» What you will do
Every entry below is to be returned unchanged. Images are not part of the copy.

» Material supplied
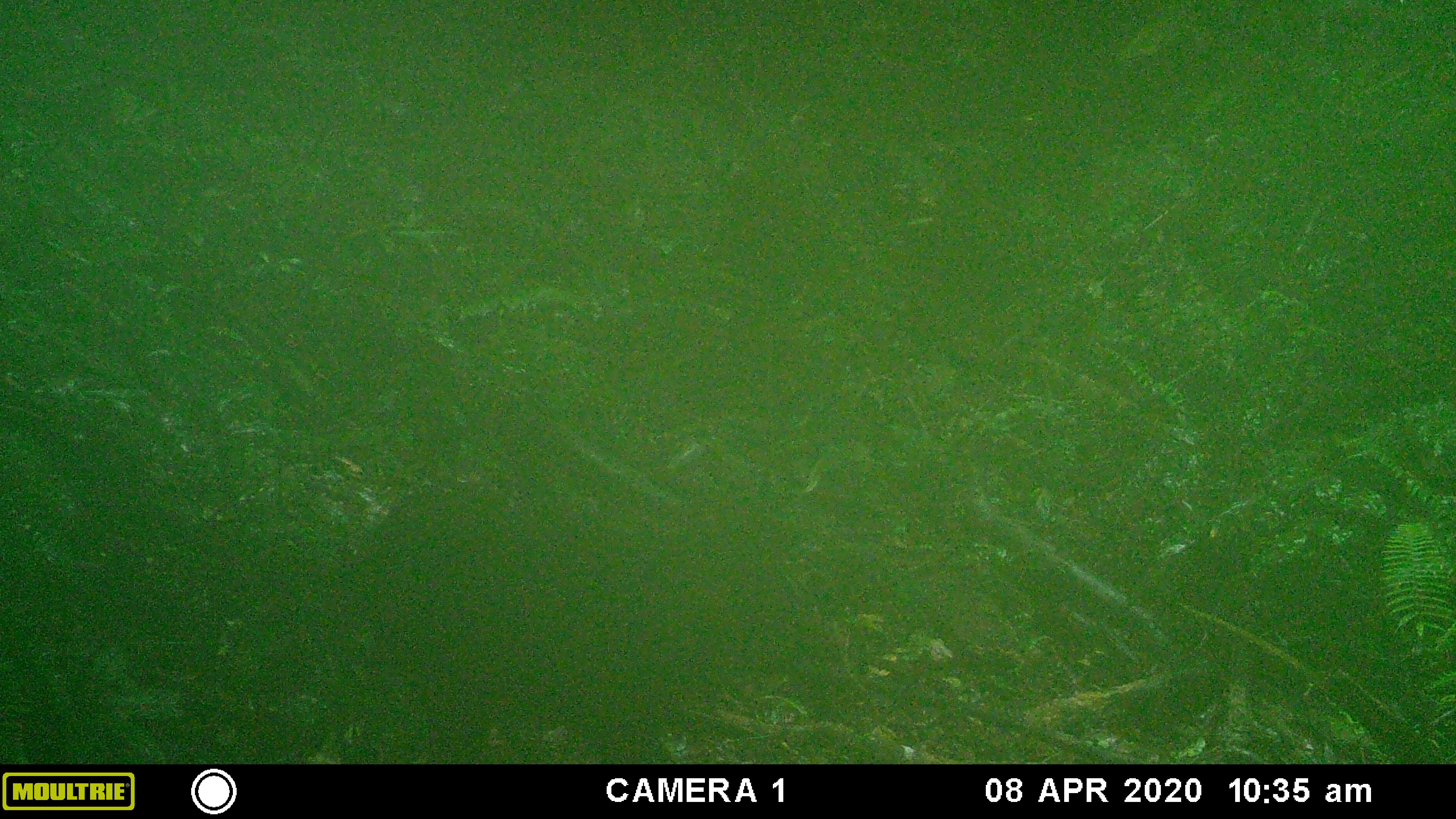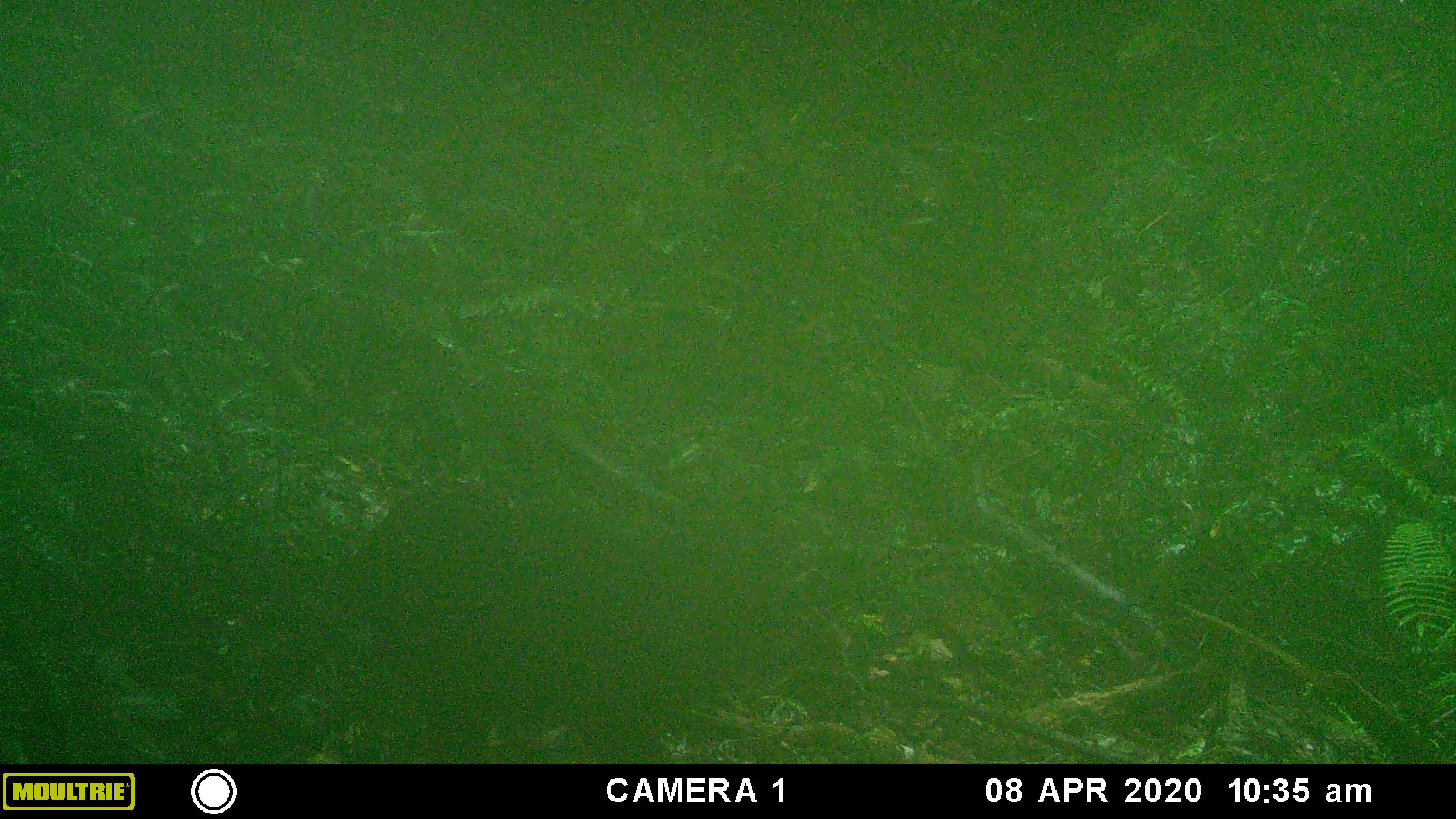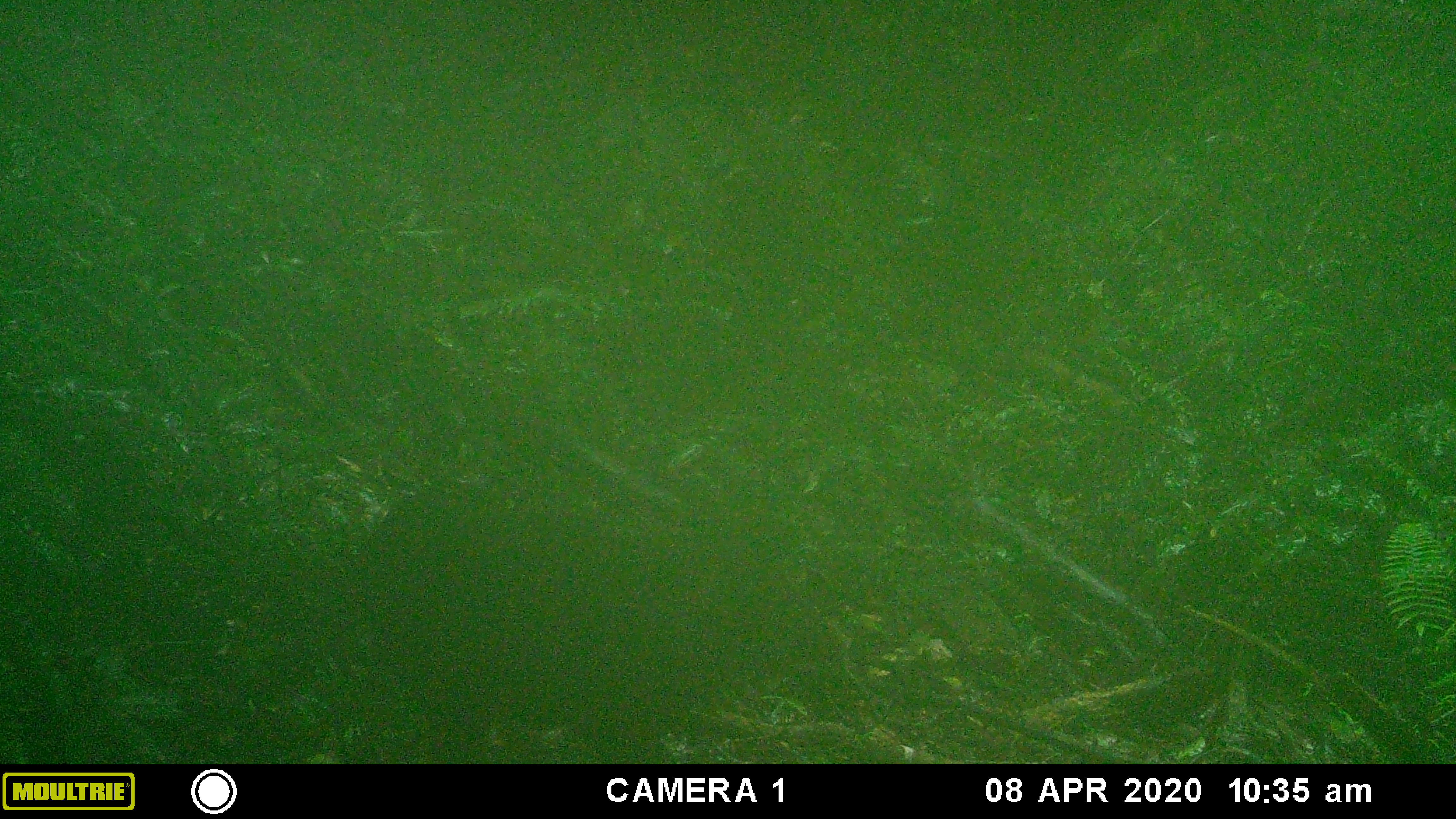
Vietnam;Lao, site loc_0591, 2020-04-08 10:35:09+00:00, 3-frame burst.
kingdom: Animalia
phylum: Chordata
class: Mammalia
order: Artiodactyla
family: Suidae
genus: Sus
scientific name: Sus scrofa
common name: eurasian wild pig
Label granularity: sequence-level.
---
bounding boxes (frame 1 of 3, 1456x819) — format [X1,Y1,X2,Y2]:
eurasian wild pig: [354,476,850,760]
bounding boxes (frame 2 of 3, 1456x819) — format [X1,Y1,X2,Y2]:
eurasian wild pig: [339,484,855,761]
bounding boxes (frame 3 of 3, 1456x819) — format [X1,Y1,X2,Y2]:
eurasian wild pig: [345,487,850,758]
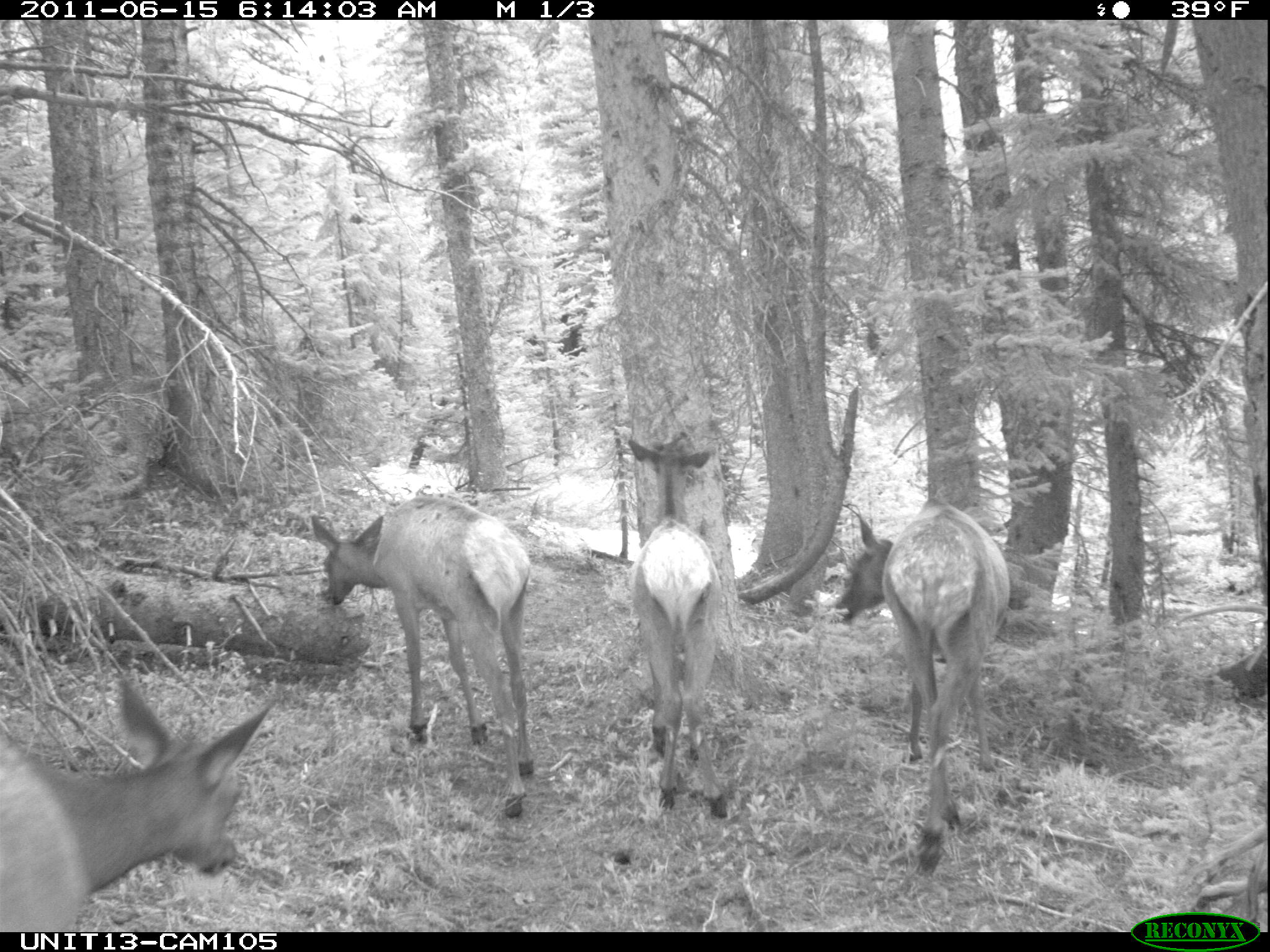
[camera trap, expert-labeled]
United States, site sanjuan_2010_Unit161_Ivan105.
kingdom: Animalia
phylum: Chordata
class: Mammalia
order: Artiodactyla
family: Cervidae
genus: Cervus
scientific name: Cervus elaphus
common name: red deer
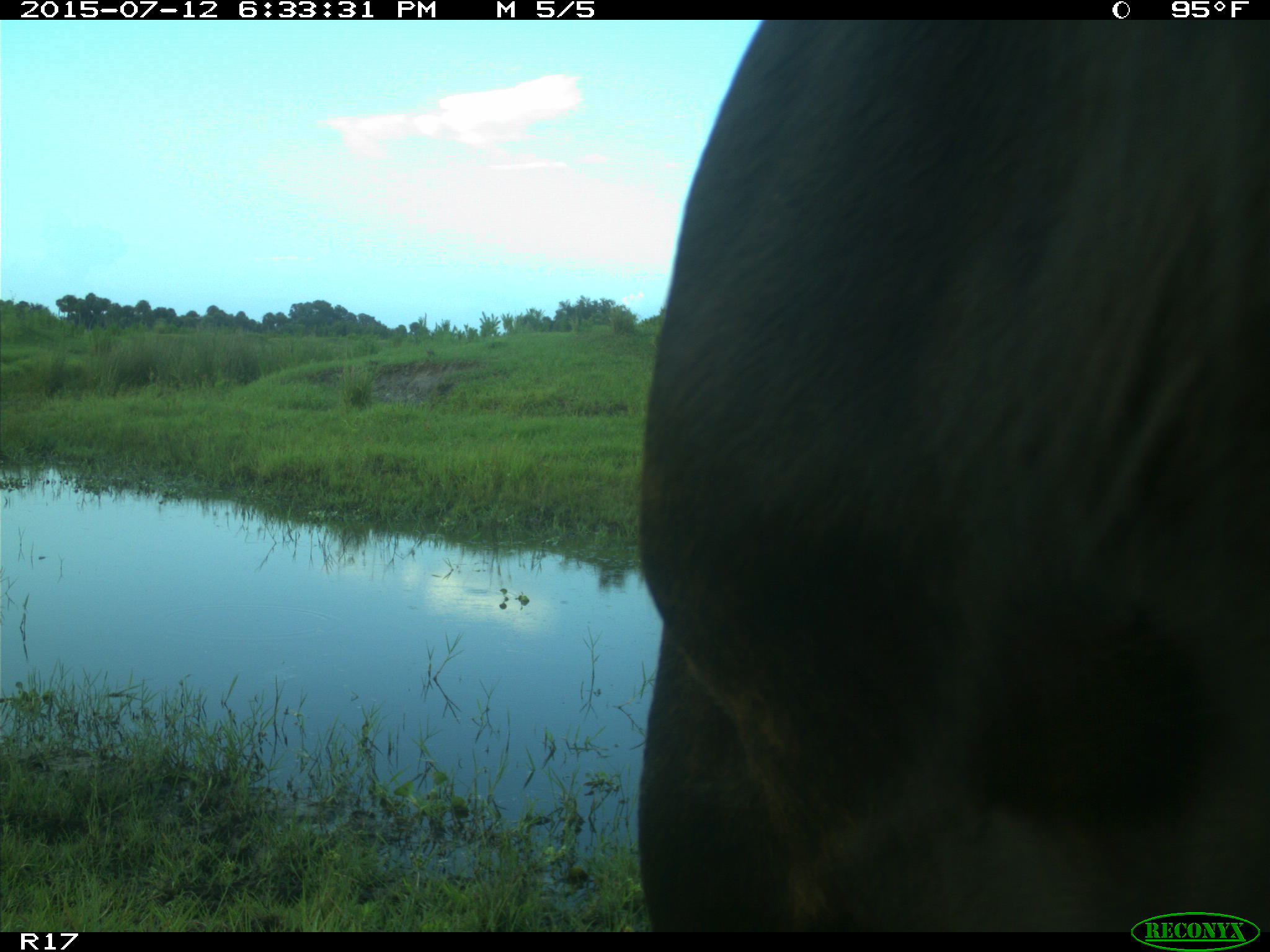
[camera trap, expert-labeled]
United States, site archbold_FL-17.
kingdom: Animalia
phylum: Chordata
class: Mammalia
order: Artiodactyla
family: Bovidae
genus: Bos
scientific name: Bos taurus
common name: domestic cow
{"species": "Bos taurus (domestic cow)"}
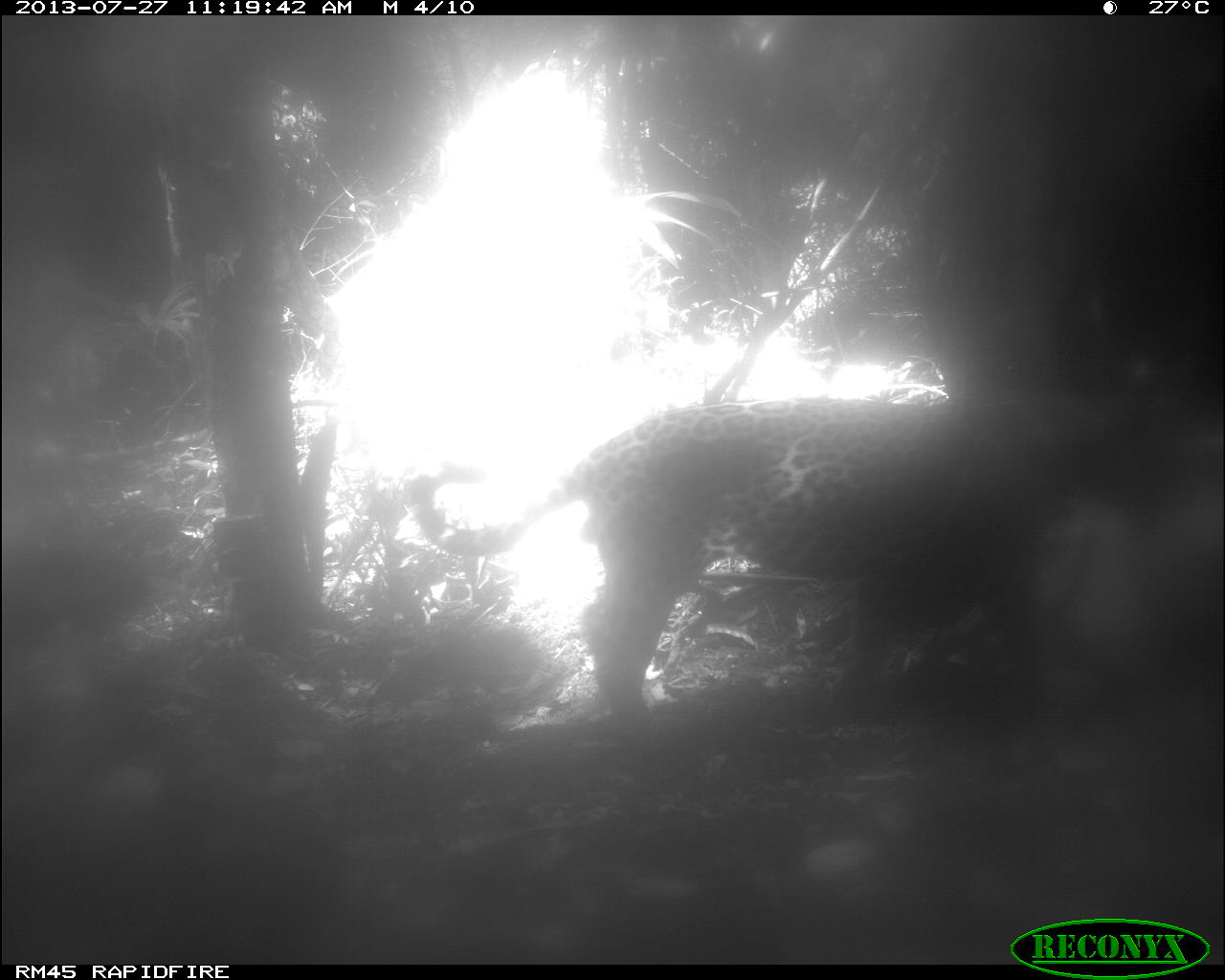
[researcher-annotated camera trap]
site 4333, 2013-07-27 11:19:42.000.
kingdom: Animalia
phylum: Chordata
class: Mammalia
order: Carnivora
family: Felidae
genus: Panthera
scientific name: Panthera onca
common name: jaguar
Panthera onca (jaguar), count 1.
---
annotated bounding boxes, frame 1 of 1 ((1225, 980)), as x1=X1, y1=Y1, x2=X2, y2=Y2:
panthera onca: x1=402, y1=386, x2=1146, y2=733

» Your solution
Vietnam;Lao, site loc_0591, 2020-04-08 10:35:09+00:00, 3-frame burst.
kingdom: Animalia
phylum: Chordata
class: Mammalia
order: Artiodactyla
family: Suidae
genus: Sus
scientific name: Sus scrofa
common name: eurasian wild pig
Label granularity: sequence-level.
---
bounding boxes (frame 1 of 3, 1456x819) — format [X1,Y1,X2,Y2]:
eurasian wild pig: [354,476,850,760]
bounding boxes (frame 2 of 3, 1456x819) — format [X1,Y1,X2,Y2]:
eurasian wild pig: [339,484,855,761]
bounding boxes (frame 3 of 3, 1456x819) — format [X1,Y1,X2,Y2]:
eurasian wild pig: [345,487,850,758]
[camera trap, expert-labeled]
United States, site sanjuan_2010_Unit161_Ivan105.
kingdom: Animalia
phylum: Chordata
class: Mammalia
order: Artiodactyla
family: Cervidae
genus: Cervus
scientific name: Cervus elaphus
common name: red deer
[camera trap, expert-labeled]
United States, site archbold_FL-17.
kingdom: Animalia
phylum: Chordata
class: Mammalia
order: Artiodactyla
family: Bovidae
genus: Bos
scientific name: Bos taurus
common name: domestic cow
{"species": "Bos taurus (domestic cow)"}
[researcher-annotated camera trap]
site 4333, 2013-07-27 11:19:42.000.
kingdom: Animalia
phylum: Chordata
class: Mammalia
order: Carnivora
family: Felidae
genus: Panthera
scientific name: Panthera onca
common name: jaguar
Panthera onca (jaguar), count 1.
---
annotated bounding boxes, frame 1 of 1 ((1225, 980)), as x1=X1, y1=Y1, x2=X2, y2=Y2:
panthera onca: x1=402, y1=386, x2=1146, y2=733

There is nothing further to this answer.